Study design and setting
From September 2015 to February 2016, a cross-sectional study conducted at Mulago National TB Treatment Centre, in Kampala, Uganda, which has 60 and 40 beds for patients with DS-TB and DR-TB, respectively.
Participants
Out and in-patients diagnosed with TB and seeking treatment at Mulago National TB Treatment Centre were screened. We consecutively sampled in-patients and used convenience sampling for out-patients. Participants were referred by clinical staff. A research assistant stationed at the Center from Monday to Saturday provided Study information and obtained written informed consent prior to enrollment.
We verified drug resistance and HIV status by reviewing medical files. We excluded patients without Xpert® MTB/RIF or drug susceptibility testing (DST) results, those with history of steroid use in the prior 5 days, fluconazole use, pregnancy, diabetes mellitus, extra pulmonary TB or inability to provide informed consent (refusal, language barrier or unconscious with no attendant).
Variables
We obtained HIV and treatment status, TB past and current treatment, drug-susceptibility test results and verified primary or secondary drug-resistance from the participant’s treatment card.

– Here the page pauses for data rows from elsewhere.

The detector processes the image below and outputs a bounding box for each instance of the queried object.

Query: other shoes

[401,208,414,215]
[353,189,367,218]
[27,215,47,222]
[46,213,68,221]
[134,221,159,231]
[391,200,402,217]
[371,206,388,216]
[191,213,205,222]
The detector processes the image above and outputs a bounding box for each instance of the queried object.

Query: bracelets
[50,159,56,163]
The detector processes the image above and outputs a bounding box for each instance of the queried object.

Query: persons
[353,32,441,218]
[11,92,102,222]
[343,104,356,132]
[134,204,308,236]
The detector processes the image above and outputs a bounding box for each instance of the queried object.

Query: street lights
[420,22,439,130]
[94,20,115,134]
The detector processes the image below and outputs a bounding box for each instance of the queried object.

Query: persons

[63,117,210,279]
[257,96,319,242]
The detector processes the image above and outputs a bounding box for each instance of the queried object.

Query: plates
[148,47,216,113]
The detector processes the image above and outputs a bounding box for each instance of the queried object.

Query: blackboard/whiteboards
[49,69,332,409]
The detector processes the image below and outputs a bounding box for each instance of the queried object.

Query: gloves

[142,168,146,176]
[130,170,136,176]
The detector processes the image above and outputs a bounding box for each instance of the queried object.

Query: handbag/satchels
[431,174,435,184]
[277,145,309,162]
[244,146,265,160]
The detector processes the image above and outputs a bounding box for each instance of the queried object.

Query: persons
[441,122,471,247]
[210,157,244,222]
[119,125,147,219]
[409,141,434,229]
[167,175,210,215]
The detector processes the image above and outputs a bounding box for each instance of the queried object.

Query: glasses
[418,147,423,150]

Clinical examination was performed to assess hyperpigmentation of buccal mucosa, palms, and scarred skin, postural hypotension to assess for signs of adrenocortical failure. Early morning blood draws for serum cortisol level, electrolytes and complete blood count were performed.
Data collection and outcome measures
Functional Adrenal Insufficiency, the main outcome variable was defined as early morning serum cortisol ≤ 414 nmol/L [2]. Blood was drawn between 0700 and 0930 hours for serum cortisol, potassium, sodium, calcium, and complete blood count. Total serum cortisol was measured using Cortisol ELISA Test (Diagnostic Automation Inc., California) with detection range 1-100 ng/ml (0.32-31.45 nmol/L). Diagnosis of rifampicin resistant-TB was performed using the Xpert® MTB/RIF assay (Cepheid, Sunnyvale, CA, USA). Drug susceptibility testing for multidrug resistance was performed using the BACTEC MGIT 960 system (Becton Dickinson Microbiology System, Sparks, NV, USA) and Löwenstein-Jensen (L-J) media. An interviewer-administered questionnaire used to collect data on HIV and treatment status, TB past and current treatment, drug-susceptibility test results, patient demographics, and medical history.

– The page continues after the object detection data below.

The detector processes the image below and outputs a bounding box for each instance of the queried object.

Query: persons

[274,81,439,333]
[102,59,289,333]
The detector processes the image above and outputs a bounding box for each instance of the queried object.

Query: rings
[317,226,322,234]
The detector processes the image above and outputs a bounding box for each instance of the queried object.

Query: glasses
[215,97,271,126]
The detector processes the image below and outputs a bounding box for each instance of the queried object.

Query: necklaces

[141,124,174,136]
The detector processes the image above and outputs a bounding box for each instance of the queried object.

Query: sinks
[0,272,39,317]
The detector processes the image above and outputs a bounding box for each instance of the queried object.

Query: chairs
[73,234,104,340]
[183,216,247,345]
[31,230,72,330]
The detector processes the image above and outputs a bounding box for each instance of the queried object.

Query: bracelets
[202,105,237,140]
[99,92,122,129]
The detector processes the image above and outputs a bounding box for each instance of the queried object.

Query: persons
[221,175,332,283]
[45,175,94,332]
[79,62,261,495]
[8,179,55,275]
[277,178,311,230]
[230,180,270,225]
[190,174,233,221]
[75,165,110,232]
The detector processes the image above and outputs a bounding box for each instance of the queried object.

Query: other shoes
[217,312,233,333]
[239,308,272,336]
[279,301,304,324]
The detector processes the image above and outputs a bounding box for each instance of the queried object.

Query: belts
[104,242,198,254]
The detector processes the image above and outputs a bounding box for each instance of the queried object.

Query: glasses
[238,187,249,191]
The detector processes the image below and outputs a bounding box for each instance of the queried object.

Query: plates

Sample size estimation was guided by the difference between 2 proportions formula, assuming a 5% standard error, previous prevalence of FAI of 46% in DR-TB and 36% in DS-TB [21], giving a size of 191 for each group.
Statistical Analysis
Data were entered into Epi-Data version 3.1 and exported to Stata version 13.0 (StataCorp, College Station, TX, USA). A Student t-test was used to assess differences in serum cortisol for DR-TB and DS-TB participants. Associations with FAI were modeled using logistic regression. All significant variables at bivariate analysis were used in multivariate logistic regression model. All analyses were performed using Stata. Two-sided p-values ≤0.05 were considered statistically significant.